5 de Dezembro de 2014 / às 11:50 / 3 anos atrás

IPCA acelera alta a 0,51% em novembro com carnes e gasolina, e continua acima do teto da meta

Frentista de posto de gasolina abastece um carro em São Paulo. 22/08/2013 REUTERS/Paulo Whitaker

RIO DE JANEIRO/SÃO PAULO (Reuters) - A inflação oficial brasileira acelerou em novembro a 0,51 por cento, pressionada por alimentos e gasolina, permanecendo acima do teto da meta em 12 meses e mantendo a nova equipe econômica sob pressão para que torne a política fiscal mais rigorosa e controle a alta dos preços.

O Índice Nacional de Preços ao Consumidor Amplo (IPCA) acumulou alta de 6,56 por cento em 12 meses até novembro, um pouco abaixo dos 6,59 por cento de outubro, informou o Instituto Brasileiro de Geografia e Estatística (IBGE) nesta sexta-feira. Em outubro, o IPCA havia avançado 0,42 por cento na base mensal.

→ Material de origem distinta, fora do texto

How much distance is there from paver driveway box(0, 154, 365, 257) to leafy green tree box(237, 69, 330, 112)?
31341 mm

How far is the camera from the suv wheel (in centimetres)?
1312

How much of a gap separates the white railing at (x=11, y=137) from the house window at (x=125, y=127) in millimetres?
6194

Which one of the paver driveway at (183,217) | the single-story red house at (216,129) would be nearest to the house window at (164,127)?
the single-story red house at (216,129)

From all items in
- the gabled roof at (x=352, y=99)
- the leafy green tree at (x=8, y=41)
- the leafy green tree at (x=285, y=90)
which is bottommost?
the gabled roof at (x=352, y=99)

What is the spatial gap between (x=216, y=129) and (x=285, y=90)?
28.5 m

A meta de inflação do governo é de 4,5 por cento, com tolerância de dois pontos percentuais para mais ou menos. Analistas consultados pela Reuters, no entanto, acreditam que o IPCA encerrará este sem estourar a meta, apesar de ficar próximo do teto.

“Acho bem difícil estourar”, afirmou a economista da Tendências Consultoria Alessandra Ribeiro, para quem o IPCA deve acelerar a 0,68 por cento em dezembro, fechando o ano com alta acumulada de 6,3 por cento.

Segundo contas do próprio IBGE, para encerrar o ano exatamente no topo da meta, o IPCA de dezembro teria subir 0,86 por cento. E, para repetir os 5,91 por cento de 2013, neste mês teria de subir 0,30 por cento.

Os resultados de novembro ficaram um pouco abaixo da expectativa em pesquisa da Reuters, de alta de 0,54 por cento sobre o mês anterior e de 6,59 por cento em 12 meses.[nL2N0TM0QH]

CARNES E GASOLINA

Segundo o IBGE, o maior impacto sobre o IPCA de novembro veio do grupo Alimentação e Bebidas, cujo avanço dos preços acelerou a 0,77 por cento, após 0,46 por cento em outubro. Com isso, o grupo foi o que registrou o maior peso no mês, de 0,19 ponto percentual, devido principalmente à alta de 3,46 por cento no preço das carnes.

“Os alimentos têm pressionado, não só por conta da seca, como também pelo aumento das exportações, especialmente da carne (para a Rússia)”, destacou a economista do IBGE Eulina Nunes dos Santos.

Os preços administrados subiram 0,72 por cento em novembro, contra avanço mensal de 0,38 por cento no mês anterior. No acumulado em 12 meses, os administrados registram inflação de 5,83 por cento.

A gasolina foi o segundo item individual de maior impacto no IPCA do mês, com alta de 1,99 por cento, levando o grupo Transportes a registrar inflação de 0,43 por cento em novembro, contra 0,39 por cento em outubro.

No início do mês passado, a Petrobras anunciou reajuste nos preços da gasolina e do diesel.[nL1N0SW3HI]

Outra fonte de pressão sobre a inflação são os serviços, cuja alta acelerou a 0,46 por cento em novembro, contra 0,43 por cento no mês anterior. Em 12 meses, esses preços acumularam alta de 8,28 por cento no mês passado, abaixo dos 8,48 por cento vistos em outubro.

Para o economista da Rosenberg & Associados Leonardo França Costa, a pressão dos preços administrados continuarão pesando no próximo ano, mantendo a inflação em 12 meses em torno dos 6,5 por cento.

“Os preços livres vão continuar desacelerando, especialmente em serviço, por conta da economia”, disse ele, projetando o IPCA em 6,5 por cento ao final do próximo ano.

Diante da inflação pressionada, o Banco Central intensificou o ritmo de aperto monetário nesta semana e elevou a taxa básica Selic em 0,50 ponto percentual, a 11,75 por cento ao ano. A autoridade monetária tem destacado as pressões dos preços administrados e do câmbio sobre a inflação. [nL2N0TN2S0]

Mas, embora o BC tenha indicado que pode reduzir a intensidade da alta em breve, o movimento reforçou as sinalizações dadas pela nova equipe econômica --com Joaquim Levy no Ministério da Fazenda, Nelson Barbosa no Planejamento e Alexandre Tombini mantido no BC-- de maior rigor fiscal e combate à inflação.